In contrast, there are medical facilities where more than 75% of medical professional time is spent in administrative tasks!

So does this mean that physicians and medical staff should be completely detached from routine day-to-day activities?
So does this mean that physicians and medical staff should be completely detached from routine day-to-day activities?

Not at all. Simply, you need to be selective.

How can you let for example, anyone else in your office engage with your patient for checking or confirming check up results?

You certainly need to be involved in all activities that strengthen relationships with your patient.

More than that, patient care is all about bringing more than typical medical skills in support of your patient and that is blending philosophy, psychology, education and experience.

This full blend of unique cross-functional skills is what makes the difference in "practicing your best".

So, are your really committed in achieving that? Get ready to face the obstacles:

a) Patient care fragmentation: Specialists focusing on problem isolation and missing the "big patient picture" and consequently critical patient needs.

b) Underestimation of medical team: Proper leveraging of each specialist in the team is crucial.
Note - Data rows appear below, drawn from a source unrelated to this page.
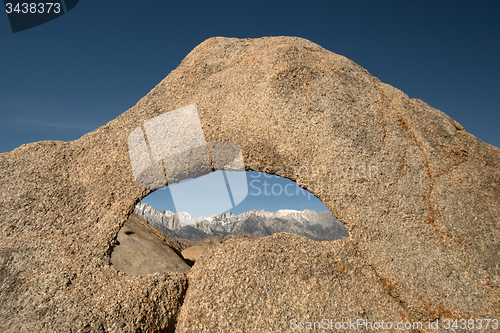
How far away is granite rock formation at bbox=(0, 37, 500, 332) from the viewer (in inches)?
143

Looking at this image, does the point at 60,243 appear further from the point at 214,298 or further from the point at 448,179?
the point at 448,179

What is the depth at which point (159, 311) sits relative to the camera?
366 cm

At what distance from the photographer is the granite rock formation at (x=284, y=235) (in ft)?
11.9

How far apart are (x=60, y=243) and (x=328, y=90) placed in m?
4.93

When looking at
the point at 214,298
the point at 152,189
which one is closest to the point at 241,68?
the point at 152,189

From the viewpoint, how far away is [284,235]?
4332mm
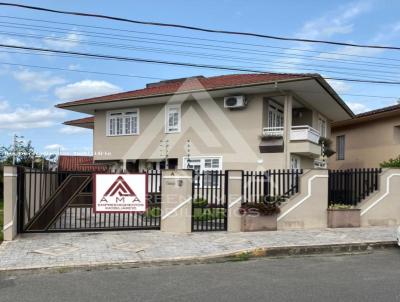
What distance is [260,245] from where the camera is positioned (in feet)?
33.7

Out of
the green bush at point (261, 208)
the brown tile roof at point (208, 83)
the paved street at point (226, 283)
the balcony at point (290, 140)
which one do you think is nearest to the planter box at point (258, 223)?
the green bush at point (261, 208)

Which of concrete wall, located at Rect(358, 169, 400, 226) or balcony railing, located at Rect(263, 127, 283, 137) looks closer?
concrete wall, located at Rect(358, 169, 400, 226)

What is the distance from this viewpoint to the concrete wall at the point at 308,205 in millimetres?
12930

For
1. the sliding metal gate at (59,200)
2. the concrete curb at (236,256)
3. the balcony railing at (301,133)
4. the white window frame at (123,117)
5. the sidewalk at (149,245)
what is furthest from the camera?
the white window frame at (123,117)

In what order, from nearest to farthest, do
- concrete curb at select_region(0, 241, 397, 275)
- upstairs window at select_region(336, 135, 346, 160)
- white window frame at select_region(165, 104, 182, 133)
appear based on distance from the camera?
concrete curb at select_region(0, 241, 397, 275), white window frame at select_region(165, 104, 182, 133), upstairs window at select_region(336, 135, 346, 160)

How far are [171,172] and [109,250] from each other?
3.16 m

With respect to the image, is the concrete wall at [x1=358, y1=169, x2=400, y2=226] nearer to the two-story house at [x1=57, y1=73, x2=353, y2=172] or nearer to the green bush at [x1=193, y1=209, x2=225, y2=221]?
the green bush at [x1=193, y1=209, x2=225, y2=221]

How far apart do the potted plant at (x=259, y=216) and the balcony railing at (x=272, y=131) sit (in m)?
8.21

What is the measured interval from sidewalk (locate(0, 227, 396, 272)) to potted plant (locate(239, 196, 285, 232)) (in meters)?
0.40

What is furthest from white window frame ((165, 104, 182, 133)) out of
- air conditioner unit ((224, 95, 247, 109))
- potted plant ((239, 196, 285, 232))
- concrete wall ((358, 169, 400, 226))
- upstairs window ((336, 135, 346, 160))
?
upstairs window ((336, 135, 346, 160))

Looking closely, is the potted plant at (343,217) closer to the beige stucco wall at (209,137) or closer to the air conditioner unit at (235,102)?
the beige stucco wall at (209,137)

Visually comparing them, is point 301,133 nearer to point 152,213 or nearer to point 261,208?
point 261,208

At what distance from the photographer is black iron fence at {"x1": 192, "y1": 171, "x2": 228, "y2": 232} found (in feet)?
41.0

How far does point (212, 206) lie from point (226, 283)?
576cm
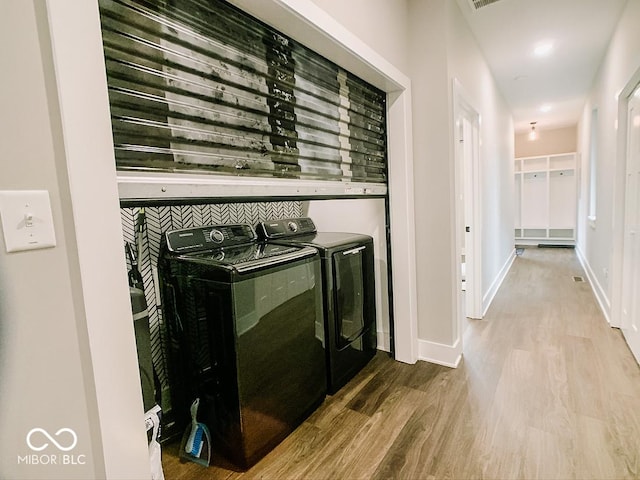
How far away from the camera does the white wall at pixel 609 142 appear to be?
8.56 ft

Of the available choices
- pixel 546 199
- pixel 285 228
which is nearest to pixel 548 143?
pixel 546 199

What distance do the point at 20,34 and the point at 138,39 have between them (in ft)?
1.09

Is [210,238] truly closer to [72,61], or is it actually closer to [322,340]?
[322,340]

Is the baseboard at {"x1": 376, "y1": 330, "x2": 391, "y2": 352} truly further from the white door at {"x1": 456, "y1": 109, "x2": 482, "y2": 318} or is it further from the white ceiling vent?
the white ceiling vent

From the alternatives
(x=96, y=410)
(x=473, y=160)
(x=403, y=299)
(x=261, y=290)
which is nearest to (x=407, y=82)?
(x=473, y=160)

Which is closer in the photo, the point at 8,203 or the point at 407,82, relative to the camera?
the point at 8,203

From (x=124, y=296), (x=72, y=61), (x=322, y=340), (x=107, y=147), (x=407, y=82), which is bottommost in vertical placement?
(x=322, y=340)

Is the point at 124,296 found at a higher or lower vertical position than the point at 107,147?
lower

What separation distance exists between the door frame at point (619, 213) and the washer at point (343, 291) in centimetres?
230

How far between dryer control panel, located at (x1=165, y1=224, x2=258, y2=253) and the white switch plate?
0.98m

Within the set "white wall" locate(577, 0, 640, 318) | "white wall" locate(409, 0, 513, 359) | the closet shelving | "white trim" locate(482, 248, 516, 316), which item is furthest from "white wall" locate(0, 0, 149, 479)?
the closet shelving

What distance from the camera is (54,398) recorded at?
2.52ft

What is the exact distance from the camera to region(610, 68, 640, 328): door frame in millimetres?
2824

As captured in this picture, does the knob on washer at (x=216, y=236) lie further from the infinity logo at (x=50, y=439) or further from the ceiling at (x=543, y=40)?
the ceiling at (x=543, y=40)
That involves clear role definition of each discipline, according to skills and experience, constant communication and coordination. In most cases, failure to do so results in demoralization or even unhealthy competition among the team members.

"Practicing your Best" truly means bring the best of your training and expertise in collaboration with other medical professionals, understanding and best utilizing all different skills while ensuring that your medical infrastructure is properly fit for best patient care.

You owe that to your patients according to the oath you gave as medical professionals.